The research team will analyse the data in the INTERPRESS-IPD dataset to answer the following questions:
1. What is the relationship between arm and leg BP?
2. Can a person’s leg BP and other characteristics (such as age) predict their arm BP?
3. How do leg BP readings (compared with arm BP) predict strokes and death?
4. Can someone’s leg BP, and the relationship between their arm and leg BP, predict their risk of stroke?
Using data that has been collected in previous studies means that the research team will be able to answer these questions much more quickly, and for a lot less money, than if they had to collect the data of another 34,000 people.
What did the researchers achieve?
The researchers analysed the data to understand the characteristics of the over 33,000 patient participants. They found the mean age of the cohort was 58 years, 45% were female, 20% were smokers, 60% had high blood pressure, 15% had diabetes, 6% had a previous stroke, and the majority were of White ethnicity (77.5%). Prior to further analysis, some patient participants were removed to avoid introducing bias to the models, for example, if blood pressure values were extremely high/low.
On average, leg blood pressure was 12.00 mmHg higher than arm blood pressure. The researchers identified groups of patients with certain characteristics where this difference was smaller or greater.
They used data to make a model that can predict the highest arm blood pressure from leg blood pressure very accurately. They found that the highest leg blood pressure was the better predictor of highest arm blood pressure than lowest leg blood pressure.
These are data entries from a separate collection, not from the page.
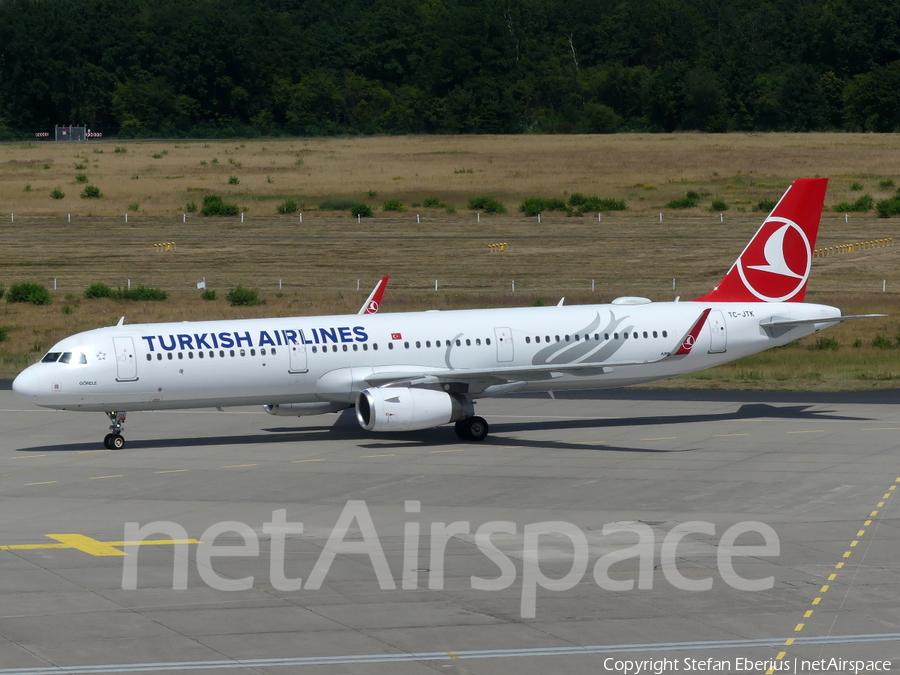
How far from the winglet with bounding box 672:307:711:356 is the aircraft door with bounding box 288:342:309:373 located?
12865 millimetres

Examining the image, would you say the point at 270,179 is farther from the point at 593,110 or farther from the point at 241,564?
the point at 241,564

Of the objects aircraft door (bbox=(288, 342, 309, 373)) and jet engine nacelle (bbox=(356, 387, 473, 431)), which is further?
aircraft door (bbox=(288, 342, 309, 373))

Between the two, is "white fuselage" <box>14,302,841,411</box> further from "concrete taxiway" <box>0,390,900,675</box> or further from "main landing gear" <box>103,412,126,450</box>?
"concrete taxiway" <box>0,390,900,675</box>

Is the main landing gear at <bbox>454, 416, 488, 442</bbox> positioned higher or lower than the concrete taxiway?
higher

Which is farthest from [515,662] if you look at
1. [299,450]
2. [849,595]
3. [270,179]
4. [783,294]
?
[270,179]

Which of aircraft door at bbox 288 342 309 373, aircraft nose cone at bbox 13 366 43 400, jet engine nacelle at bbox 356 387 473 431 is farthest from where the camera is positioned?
aircraft door at bbox 288 342 309 373

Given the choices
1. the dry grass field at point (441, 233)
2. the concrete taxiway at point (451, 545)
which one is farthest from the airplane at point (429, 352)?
the dry grass field at point (441, 233)

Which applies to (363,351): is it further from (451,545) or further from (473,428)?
(451,545)

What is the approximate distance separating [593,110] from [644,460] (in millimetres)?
156863

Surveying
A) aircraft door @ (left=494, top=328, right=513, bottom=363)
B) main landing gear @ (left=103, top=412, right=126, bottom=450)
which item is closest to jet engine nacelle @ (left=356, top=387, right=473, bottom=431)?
aircraft door @ (left=494, top=328, right=513, bottom=363)

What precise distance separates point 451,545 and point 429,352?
1500 cm

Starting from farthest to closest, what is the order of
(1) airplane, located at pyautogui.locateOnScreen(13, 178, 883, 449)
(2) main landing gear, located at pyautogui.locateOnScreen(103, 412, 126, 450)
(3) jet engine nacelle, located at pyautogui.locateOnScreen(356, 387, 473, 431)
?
(2) main landing gear, located at pyautogui.locateOnScreen(103, 412, 126, 450) → (1) airplane, located at pyautogui.locateOnScreen(13, 178, 883, 449) → (3) jet engine nacelle, located at pyautogui.locateOnScreen(356, 387, 473, 431)

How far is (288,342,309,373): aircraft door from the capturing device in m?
40.5

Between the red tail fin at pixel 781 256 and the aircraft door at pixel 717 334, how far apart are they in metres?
1.63
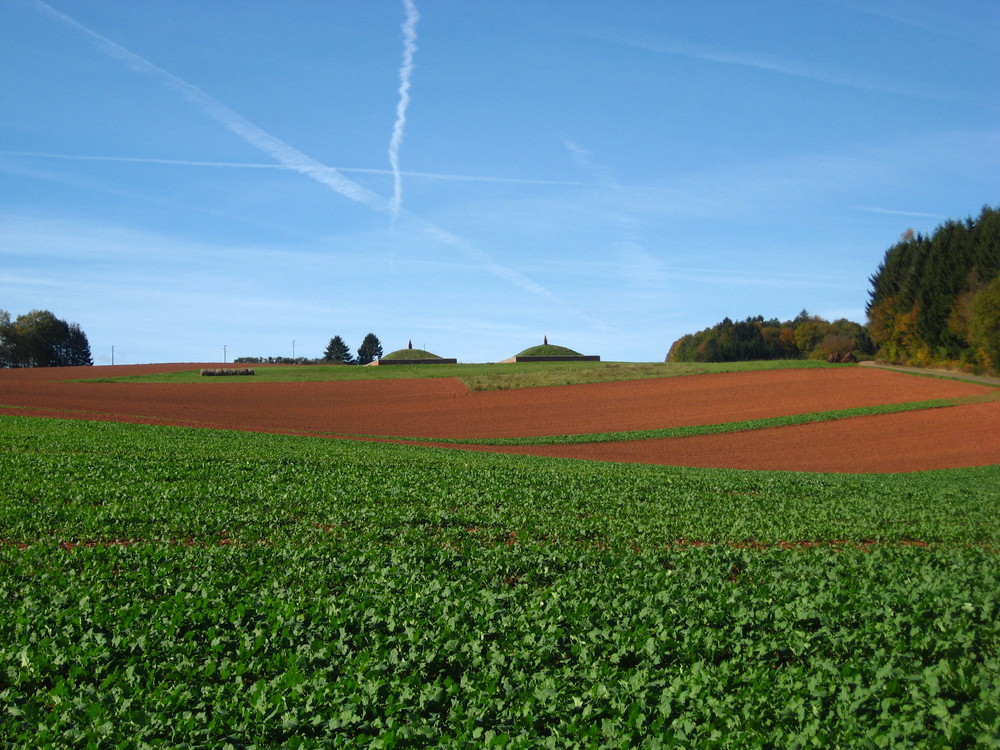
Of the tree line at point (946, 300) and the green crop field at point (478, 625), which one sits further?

Another model was made to predict mortality and cardiovascular events over a 10 year period using leg blood pressure measurements. It was found that the lowest leg blood pressure was a predictor of death from all causes and cardiovascular events, but not death from cardiovascular events. They compared the accuracy of the new model to existing risk scores and found they performed similarly.
What difference will the research make?
The team will publish their results in research journals, and are making a calculator based on the new model that will be available online to clinicians and patients. This can make a big difference in detecting and managing hypertension more effectively for people whose arm blood pressure measurements may not be possible to collect, or accurate.